## start Recorded data
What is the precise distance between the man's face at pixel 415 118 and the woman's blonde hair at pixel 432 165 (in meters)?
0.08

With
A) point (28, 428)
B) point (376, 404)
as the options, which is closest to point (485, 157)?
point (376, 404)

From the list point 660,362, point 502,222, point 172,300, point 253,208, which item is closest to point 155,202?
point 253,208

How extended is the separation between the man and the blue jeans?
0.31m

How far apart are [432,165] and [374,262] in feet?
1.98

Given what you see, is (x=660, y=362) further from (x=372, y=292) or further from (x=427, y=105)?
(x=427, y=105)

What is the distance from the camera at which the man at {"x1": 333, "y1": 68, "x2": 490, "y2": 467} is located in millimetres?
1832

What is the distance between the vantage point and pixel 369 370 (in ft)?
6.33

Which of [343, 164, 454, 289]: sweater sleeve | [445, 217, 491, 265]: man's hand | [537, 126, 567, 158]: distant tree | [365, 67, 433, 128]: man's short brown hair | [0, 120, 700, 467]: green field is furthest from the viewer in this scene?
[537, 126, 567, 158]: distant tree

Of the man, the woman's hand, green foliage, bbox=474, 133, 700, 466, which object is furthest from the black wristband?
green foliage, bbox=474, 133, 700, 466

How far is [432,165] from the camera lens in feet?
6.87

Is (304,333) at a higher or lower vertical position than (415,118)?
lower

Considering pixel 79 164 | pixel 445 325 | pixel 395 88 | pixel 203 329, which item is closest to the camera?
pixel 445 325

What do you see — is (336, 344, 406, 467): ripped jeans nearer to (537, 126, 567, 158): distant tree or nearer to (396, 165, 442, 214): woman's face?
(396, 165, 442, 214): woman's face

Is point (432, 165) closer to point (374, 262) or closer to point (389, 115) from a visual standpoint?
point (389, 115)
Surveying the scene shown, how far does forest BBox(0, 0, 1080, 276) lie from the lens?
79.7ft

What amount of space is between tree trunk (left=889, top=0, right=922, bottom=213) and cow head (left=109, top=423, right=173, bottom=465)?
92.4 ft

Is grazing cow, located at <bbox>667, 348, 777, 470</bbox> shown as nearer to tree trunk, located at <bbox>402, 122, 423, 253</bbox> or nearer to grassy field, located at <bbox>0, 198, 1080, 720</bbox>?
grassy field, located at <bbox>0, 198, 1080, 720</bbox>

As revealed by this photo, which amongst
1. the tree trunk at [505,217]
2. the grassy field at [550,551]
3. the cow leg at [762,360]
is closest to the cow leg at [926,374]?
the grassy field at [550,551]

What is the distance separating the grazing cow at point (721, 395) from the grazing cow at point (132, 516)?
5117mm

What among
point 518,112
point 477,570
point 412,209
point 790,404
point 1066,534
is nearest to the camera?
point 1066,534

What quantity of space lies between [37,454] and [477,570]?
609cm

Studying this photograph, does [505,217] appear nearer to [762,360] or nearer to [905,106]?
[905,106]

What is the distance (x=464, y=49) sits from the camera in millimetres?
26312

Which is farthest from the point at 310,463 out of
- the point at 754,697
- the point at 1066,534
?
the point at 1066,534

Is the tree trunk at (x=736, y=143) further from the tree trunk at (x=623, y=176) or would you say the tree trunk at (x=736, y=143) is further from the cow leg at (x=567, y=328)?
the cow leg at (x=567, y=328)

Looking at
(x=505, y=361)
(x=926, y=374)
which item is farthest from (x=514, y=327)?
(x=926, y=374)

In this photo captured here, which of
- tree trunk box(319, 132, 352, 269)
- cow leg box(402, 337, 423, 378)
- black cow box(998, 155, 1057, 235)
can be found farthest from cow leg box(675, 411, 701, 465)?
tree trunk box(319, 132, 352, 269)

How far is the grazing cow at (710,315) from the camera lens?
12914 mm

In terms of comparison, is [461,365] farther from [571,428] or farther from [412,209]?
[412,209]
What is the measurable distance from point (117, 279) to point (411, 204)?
## end Recorded data
Transcribe all of the lines above word for word.

What is the precise distance between the man's face at pixel 415 118 and the woman's blonde hair at pixel 432 165 (in meters)?
0.08

With
A) point (28, 428)
B) point (376, 404)
as the options, which is closest to point (485, 157)?
point (376, 404)

From the list point 660,362, point 502,222, point 172,300, point 253,208, which item is closest to point 155,202?
point 253,208

How extended is the separation between the man and the blue jeans?
0.31m

How far apart are [432,165] and [374,262] in feet?
1.98

Given what you see, is (x=660, y=362) further from (x=372, y=292) or further from (x=427, y=105)?
(x=427, y=105)

What is the distance from the camera at which the man at {"x1": 333, "y1": 68, "x2": 490, "y2": 467} is located in millimetres?
1832

What is the distance between the vantage point and pixel 369 370 (in ft)?
6.33

Which of [343, 164, 454, 289]: sweater sleeve | [445, 217, 491, 265]: man's hand | [537, 126, 567, 158]: distant tree | [365, 67, 433, 128]: man's short brown hair | [0, 120, 700, 467]: green field is furthest from the viewer in this scene?
[537, 126, 567, 158]: distant tree

Of the man, the woman's hand, green foliage, bbox=474, 133, 700, 466, which object is furthest from the black wristband?
green foliage, bbox=474, 133, 700, 466

How far is [432,165] from the camera lens in feet?
6.87

Is (304,333) at a higher or lower vertical position than (415,118)?
lower

Considering pixel 79 164 | pixel 445 325 | pixel 395 88 | pixel 203 329, which item is closest to the camera?
pixel 445 325

What do you see — is (336, 344, 406, 467): ripped jeans nearer to (537, 126, 567, 158): distant tree or nearer to (396, 165, 442, 214): woman's face?
(396, 165, 442, 214): woman's face

Is point (432, 165) closer to point (374, 262) or closer to point (389, 115) from a visual standpoint?
point (389, 115)
Surveying the scene shown, how far does forest BBox(0, 0, 1080, 276) lie from the lens?
79.7ft

What amount of space is between tree trunk (left=889, top=0, right=922, bottom=213) and cow head (left=109, top=423, right=173, bottom=465)?
92.4 ft

Is grazing cow, located at <bbox>667, 348, 777, 470</bbox> shown as nearer to tree trunk, located at <bbox>402, 122, 423, 253</bbox> or nearer to grassy field, located at <bbox>0, 198, 1080, 720</bbox>?
grassy field, located at <bbox>0, 198, 1080, 720</bbox>

As revealed by this photo, which amongst
1. the tree trunk at [505,217]
2. the grassy field at [550,551]
3. the cow leg at [762,360]
is closest to the cow leg at [926,374]?
the grassy field at [550,551]

What is the distance separating the grazing cow at point (721, 395) from the grazing cow at point (132, 516)?
5117mm

What among
point 518,112
point 477,570
point 412,209
point 790,404
point 1066,534
is nearest to the camera?
point 1066,534

What quantity of space lies between [37,454] and [477,570]?
609cm

Studying this photograph, does [505,217] appear nearer to [762,360] or nearer to [905,106]?
[905,106]

What is the distance (x=464, y=49) sits from the camera in millimetres?
26312

Which is farthest from the point at 310,463 out of
- the point at 754,697
- the point at 1066,534
?
the point at 1066,534

Is the tree trunk at (x=736, y=143) further from the tree trunk at (x=623, y=176) or would you say the tree trunk at (x=736, y=143) is further from the cow leg at (x=567, y=328)?
the cow leg at (x=567, y=328)

Looking at
(x=505, y=361)
(x=926, y=374)
which item is farthest from (x=514, y=327)?
(x=926, y=374)

In this photo captured here, which of
- tree trunk box(319, 132, 352, 269)
- cow leg box(402, 337, 423, 378)
- black cow box(998, 155, 1057, 235)
can be found farthest from cow leg box(675, 411, 701, 465)?
tree trunk box(319, 132, 352, 269)

How far is the grazing cow at (710,315) from the camera lens?
12914 mm

In terms of comparison, is [461,365] farther from [571,428] or farther from [412,209]?
[412,209]
What is the measurable distance from point (117, 279) to point (411, 204)?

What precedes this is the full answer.